Médicos e enfermeiros consensúan 85 medidas para preservar a saúde pública

Os Conselhos Gerais das Escolas Oficiais de Médicos e Enfermeiros são fruto de um consenso, 85 medidas para preservar o sistema de saúde, algumas das quais tiveram uma economia de quase 30 por cento nas posições correspondentes despesas

Juan José Rodríguez Sendín (d), presidente da Organização Médica Colegial (OMC), e Máximo González Júri (i), presidente do Conselho Geral de Enfermagem, durante a apresentação das propostas para garantir a sustentabilidade do Sistema Nacional de Saúde. EFE/Chema Moya

Sexta-feira 07.09.2018

Quinta-feira 06.09.2018

Quarta-feira 05.09.2018

As propostas estão contidas no documento “A alternativa de médicos e enfermeiros para garantir a sustentabilidade do Sistema Nacional de Saúde (SNS)”, apresentado hoje em conferência de imprensa, e são o resultado de um macroestudio em que participaram 80 especialistas, 4.508 médicos, 2.724 enfermeiros e 2.000 cidadãos.

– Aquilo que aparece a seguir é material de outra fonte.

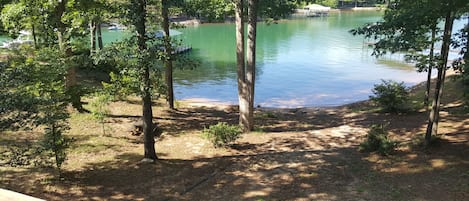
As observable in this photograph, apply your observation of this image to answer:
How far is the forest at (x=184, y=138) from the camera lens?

As medidas serão remetidas ao Governo, comunidades autônomas, partidos políticos e parlamentares, com a confiança de que sejam tidas em conta, para que “a saúde não seja um exercício de poder, mas de um serviço”.

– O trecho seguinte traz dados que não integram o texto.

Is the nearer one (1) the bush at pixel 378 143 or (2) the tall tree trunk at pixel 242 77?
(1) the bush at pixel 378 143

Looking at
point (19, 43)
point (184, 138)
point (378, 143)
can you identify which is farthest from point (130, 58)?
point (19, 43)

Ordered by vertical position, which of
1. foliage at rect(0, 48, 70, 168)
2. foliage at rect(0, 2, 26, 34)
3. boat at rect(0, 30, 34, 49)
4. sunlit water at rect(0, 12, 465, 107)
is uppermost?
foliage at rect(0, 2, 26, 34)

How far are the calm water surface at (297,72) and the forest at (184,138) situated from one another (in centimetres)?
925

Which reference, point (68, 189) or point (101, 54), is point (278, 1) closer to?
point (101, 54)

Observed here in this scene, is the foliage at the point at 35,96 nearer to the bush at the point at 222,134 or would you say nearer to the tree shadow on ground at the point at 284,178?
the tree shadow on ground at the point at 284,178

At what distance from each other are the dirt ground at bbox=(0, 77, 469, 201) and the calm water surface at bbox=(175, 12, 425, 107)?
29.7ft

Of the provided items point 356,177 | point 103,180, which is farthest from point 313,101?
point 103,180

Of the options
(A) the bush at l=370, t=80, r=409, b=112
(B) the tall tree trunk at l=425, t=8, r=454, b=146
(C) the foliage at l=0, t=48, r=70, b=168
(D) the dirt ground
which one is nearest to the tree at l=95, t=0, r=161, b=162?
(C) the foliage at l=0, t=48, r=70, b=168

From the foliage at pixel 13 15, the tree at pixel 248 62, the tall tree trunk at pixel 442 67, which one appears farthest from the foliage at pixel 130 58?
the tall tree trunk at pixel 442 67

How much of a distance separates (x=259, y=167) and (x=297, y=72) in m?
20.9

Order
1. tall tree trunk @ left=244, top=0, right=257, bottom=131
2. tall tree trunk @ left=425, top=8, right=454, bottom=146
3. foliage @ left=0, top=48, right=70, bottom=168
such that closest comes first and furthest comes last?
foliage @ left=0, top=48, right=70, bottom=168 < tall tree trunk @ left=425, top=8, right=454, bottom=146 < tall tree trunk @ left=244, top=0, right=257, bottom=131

Por sua parte, o presidente da Organização Médica Colegial, Juan José Rodríguez Sendín, garantiu que “não nos ter em conta, você terá mais custos do que fazê-lo” e colocar em irrigação o atual modelo de saúde.

O objetivo do documento é apresentar uma via intermediária para as atuais “posições extremas”, com o objetivo de “reformar o sistema e não destruí-lo, que parece que é o que se está construindo”, salientou o presidente dos enfermeiros.

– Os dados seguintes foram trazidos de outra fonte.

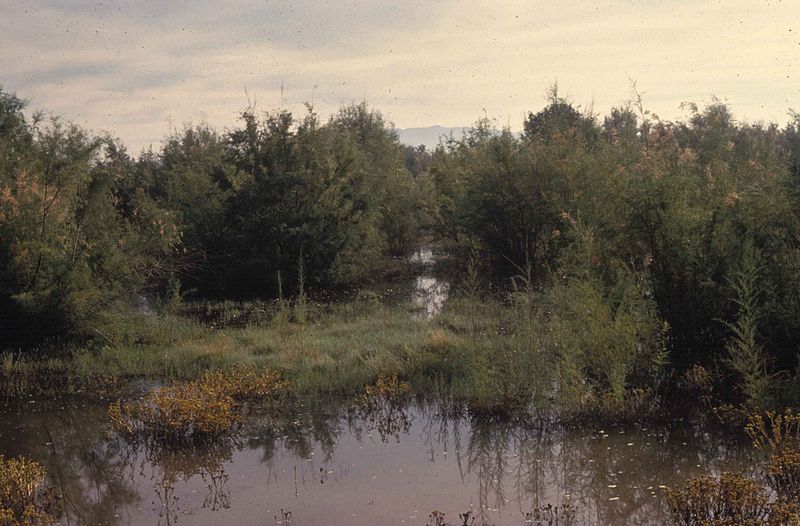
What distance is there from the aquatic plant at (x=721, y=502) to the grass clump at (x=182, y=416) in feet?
15.9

Esta é “a única solução”, disse González Júri, quem disse que seria um órgão semelhante a um conselho de administração, mas cuja criação não é possível se não se põem de acordo PSOE e PP.

A este respeito, Sendín declarou que não é incompatível com o atual modelo de descentralização com que as 17 comunidades autónomas ajam coordenadamente. Daí, a proposta de criação da Agência.

“Não pode ser objeto de debate político quando tem que fazer as mamografias para as mulheres”, disse Sendín, que pediu “financiar seletivamente aquilo que crie valor”.

Por tudo isso, as recomendações finais são incide na necessidade de alcançar um Pacto de Estado da saúde que responda com urgência das reformas estruturais necessárias.

A igualdade de direitos e garantia de acessibilidade do paciente em todo o território nacional e o cartão europeu de seguro única e inteligente são duas medidas que mais consenso e aceitação suscitam.

As propostas que representem uma melhoria da governação são aceitos por todos e evidenciam a necessidade de abordar reformas políticas que possam alterar significativamente estes domínios.

As piores avaliadas, são as parcerias público-privadas; a centralização e a terceirização dos serviços de saúde de radiodiagnóstico, laboratório e esterilização e de não-assistenciais; o co-pagamento por parte de aposentados e o congelamento de novas infra-estruturas sanitárias.

Rodríguez Sendín salientou que os problemas do sistema são identificados desde há mais de vinte anos, mas ter evitado a situação de prosperidade económica que se viveu.

Agora, “a crise trouxe as vergonhas do sistema”, salientou González Júri.

Sendín denunciou que a administração está politizada. “Não foi operado, só foi comprado e vendido”, disse, e alertou: “Se o tempo passa e vemos que não se passa nada, vamos agir; que ninguém espere que vamos baixar a guarda”.